Tally the lines in the entries below that contain the string "instances". Reply with the number only.

## Collected data entries
┌──

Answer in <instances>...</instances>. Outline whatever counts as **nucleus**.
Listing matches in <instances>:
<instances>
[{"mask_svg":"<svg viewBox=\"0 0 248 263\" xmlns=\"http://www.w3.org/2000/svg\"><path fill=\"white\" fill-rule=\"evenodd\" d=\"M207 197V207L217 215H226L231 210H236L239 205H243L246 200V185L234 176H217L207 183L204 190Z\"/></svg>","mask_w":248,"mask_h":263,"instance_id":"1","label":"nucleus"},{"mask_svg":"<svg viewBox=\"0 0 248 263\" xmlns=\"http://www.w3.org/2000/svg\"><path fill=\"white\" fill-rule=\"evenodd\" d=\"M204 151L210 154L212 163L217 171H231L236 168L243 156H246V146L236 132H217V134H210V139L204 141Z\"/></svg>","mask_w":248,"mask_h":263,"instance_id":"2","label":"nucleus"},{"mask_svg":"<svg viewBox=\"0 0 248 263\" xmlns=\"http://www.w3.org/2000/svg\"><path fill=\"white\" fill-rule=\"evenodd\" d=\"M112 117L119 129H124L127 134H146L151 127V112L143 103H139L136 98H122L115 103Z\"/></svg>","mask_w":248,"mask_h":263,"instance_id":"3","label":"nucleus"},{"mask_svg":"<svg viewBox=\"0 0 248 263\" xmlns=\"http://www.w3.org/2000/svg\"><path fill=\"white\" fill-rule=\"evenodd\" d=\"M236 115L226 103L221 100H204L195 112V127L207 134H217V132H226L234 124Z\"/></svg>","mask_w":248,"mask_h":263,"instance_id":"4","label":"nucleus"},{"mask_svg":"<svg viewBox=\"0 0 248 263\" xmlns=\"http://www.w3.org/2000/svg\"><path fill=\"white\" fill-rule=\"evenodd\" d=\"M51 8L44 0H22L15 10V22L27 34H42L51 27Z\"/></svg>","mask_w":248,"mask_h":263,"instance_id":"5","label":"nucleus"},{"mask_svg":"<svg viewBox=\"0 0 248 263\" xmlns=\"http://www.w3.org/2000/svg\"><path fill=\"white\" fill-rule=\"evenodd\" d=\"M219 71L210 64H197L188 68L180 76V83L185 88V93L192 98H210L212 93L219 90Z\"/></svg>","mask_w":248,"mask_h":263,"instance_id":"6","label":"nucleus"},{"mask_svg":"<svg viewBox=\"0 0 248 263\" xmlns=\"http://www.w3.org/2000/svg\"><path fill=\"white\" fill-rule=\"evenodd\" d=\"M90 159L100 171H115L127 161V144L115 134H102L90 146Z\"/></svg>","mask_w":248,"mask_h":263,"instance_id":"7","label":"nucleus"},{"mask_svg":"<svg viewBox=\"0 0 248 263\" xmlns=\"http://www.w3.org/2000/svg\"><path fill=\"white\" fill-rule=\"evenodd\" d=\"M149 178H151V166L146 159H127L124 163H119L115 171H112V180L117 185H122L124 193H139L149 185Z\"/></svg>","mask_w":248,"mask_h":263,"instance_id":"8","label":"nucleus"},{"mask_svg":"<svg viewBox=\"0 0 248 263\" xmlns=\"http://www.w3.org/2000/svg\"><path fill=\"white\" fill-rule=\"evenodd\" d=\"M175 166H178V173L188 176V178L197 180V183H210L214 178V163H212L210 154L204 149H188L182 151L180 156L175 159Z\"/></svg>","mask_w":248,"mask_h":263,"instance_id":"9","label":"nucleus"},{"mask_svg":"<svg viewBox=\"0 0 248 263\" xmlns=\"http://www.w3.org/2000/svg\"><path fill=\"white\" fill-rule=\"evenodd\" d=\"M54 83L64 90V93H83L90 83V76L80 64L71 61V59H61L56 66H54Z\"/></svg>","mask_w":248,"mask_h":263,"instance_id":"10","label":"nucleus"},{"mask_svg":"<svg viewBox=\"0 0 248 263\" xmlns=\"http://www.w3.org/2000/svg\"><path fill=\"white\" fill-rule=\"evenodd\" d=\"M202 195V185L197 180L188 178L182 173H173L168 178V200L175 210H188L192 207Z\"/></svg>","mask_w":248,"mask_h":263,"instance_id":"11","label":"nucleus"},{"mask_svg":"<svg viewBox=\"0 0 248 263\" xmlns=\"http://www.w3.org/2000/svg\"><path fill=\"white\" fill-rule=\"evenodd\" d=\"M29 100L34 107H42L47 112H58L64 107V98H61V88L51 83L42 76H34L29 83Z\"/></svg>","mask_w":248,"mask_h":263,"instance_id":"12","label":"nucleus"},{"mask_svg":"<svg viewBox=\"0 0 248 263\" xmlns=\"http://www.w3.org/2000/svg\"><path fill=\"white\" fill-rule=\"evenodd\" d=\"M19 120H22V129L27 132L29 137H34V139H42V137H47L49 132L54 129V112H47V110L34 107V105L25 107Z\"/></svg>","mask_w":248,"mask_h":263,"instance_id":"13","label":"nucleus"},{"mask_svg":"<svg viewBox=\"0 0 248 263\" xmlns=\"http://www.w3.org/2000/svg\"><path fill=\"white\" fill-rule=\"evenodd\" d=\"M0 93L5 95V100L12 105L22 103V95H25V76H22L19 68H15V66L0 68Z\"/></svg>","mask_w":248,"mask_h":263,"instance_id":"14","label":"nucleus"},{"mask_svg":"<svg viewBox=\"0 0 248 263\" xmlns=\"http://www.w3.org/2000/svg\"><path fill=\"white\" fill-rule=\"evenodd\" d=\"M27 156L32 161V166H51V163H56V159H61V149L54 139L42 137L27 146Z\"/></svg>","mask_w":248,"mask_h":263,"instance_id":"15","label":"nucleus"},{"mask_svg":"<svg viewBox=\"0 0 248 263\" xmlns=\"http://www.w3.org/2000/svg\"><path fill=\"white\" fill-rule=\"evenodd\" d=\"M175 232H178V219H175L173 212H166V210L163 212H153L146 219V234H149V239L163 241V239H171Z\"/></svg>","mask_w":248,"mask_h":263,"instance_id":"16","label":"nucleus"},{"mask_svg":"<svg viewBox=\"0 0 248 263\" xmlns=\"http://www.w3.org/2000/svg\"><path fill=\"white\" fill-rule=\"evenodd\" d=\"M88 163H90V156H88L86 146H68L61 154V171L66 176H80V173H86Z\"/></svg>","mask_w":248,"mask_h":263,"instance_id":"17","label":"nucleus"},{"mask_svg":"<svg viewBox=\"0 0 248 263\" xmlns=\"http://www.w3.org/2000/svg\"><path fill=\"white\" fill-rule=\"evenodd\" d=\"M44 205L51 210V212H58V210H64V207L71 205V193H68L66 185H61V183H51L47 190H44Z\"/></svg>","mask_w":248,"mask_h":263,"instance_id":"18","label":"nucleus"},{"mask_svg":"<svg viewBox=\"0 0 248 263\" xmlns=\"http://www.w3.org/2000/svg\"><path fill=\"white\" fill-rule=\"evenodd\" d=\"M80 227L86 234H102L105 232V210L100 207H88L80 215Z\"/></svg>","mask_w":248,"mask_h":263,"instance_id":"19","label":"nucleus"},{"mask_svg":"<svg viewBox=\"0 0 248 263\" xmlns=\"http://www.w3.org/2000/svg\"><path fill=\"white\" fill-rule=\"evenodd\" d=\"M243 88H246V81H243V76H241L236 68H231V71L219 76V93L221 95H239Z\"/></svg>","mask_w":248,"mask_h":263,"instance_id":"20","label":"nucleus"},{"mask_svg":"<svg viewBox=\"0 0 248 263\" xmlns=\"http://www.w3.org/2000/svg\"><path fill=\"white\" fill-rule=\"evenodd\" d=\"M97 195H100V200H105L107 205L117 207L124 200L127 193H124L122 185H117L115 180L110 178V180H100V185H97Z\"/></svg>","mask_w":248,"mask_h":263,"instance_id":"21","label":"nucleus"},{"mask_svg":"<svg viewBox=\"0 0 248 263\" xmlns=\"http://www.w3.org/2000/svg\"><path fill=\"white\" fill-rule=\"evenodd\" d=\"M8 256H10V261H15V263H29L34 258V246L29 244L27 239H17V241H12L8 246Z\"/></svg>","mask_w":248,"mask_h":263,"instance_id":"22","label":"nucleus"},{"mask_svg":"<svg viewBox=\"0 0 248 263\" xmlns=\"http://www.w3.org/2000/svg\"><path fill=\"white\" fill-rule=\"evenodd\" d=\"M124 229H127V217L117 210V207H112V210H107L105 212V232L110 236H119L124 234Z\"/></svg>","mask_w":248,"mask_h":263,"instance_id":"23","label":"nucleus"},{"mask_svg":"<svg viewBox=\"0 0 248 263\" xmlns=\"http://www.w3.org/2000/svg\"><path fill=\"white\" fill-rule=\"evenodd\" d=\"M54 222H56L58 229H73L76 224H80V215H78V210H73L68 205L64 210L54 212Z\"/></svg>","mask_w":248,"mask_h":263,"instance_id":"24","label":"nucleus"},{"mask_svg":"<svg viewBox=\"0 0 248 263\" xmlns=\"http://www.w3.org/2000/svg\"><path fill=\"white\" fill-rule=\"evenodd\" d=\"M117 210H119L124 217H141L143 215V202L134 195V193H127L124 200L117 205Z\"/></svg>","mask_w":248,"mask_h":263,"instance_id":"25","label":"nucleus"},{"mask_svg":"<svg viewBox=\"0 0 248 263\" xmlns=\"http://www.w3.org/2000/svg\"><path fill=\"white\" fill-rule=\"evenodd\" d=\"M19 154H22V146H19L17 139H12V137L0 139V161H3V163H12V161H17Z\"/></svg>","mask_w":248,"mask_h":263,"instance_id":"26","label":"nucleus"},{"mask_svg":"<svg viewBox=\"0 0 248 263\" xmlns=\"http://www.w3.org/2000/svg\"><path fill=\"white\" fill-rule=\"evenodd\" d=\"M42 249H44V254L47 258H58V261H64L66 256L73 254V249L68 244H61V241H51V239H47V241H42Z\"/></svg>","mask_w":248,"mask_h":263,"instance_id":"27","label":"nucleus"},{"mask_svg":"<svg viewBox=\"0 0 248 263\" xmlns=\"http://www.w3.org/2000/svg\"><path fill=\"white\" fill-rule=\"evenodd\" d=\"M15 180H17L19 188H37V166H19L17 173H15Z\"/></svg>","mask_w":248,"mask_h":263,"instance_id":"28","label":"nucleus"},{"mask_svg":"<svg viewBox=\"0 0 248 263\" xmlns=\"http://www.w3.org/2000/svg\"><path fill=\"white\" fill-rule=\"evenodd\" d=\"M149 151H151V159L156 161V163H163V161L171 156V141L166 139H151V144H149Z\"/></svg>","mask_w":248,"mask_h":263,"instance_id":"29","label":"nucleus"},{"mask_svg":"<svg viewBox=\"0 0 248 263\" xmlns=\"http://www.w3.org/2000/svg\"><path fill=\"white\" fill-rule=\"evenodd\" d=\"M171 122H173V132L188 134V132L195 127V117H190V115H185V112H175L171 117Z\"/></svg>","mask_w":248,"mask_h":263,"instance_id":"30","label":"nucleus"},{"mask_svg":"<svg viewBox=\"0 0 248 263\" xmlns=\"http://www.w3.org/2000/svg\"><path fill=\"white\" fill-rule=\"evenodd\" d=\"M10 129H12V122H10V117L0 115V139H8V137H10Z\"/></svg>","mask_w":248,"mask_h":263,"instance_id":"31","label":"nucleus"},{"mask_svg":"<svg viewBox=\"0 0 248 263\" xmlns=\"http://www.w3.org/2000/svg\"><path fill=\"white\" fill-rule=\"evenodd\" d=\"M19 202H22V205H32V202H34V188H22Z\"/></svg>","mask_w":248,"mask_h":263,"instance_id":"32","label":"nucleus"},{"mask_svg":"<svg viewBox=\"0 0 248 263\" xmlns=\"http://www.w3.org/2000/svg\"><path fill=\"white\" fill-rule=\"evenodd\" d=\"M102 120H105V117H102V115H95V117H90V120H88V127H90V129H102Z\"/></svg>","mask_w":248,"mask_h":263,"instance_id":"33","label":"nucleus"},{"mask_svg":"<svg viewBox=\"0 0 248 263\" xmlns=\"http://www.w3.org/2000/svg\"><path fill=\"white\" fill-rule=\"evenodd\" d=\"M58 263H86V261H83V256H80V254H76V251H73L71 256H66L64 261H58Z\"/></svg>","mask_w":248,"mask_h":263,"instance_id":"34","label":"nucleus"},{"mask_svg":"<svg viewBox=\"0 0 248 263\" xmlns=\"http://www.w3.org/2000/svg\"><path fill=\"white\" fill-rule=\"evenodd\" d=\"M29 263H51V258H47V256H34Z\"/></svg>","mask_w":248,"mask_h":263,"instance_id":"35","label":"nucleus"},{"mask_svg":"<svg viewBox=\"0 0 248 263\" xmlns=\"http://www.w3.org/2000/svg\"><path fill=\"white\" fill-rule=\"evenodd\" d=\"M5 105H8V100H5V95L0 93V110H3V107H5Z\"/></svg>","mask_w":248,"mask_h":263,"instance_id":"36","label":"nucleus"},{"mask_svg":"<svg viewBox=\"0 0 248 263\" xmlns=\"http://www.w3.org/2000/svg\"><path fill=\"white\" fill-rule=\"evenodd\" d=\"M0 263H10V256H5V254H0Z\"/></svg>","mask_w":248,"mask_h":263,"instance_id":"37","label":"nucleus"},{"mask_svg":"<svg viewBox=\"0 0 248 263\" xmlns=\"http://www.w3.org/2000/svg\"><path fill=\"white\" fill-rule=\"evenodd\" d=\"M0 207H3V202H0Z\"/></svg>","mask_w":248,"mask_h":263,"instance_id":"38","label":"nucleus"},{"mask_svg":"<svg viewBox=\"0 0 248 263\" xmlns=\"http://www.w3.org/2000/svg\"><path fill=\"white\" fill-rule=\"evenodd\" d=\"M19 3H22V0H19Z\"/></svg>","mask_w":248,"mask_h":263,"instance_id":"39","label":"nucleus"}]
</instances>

└──

## Result
4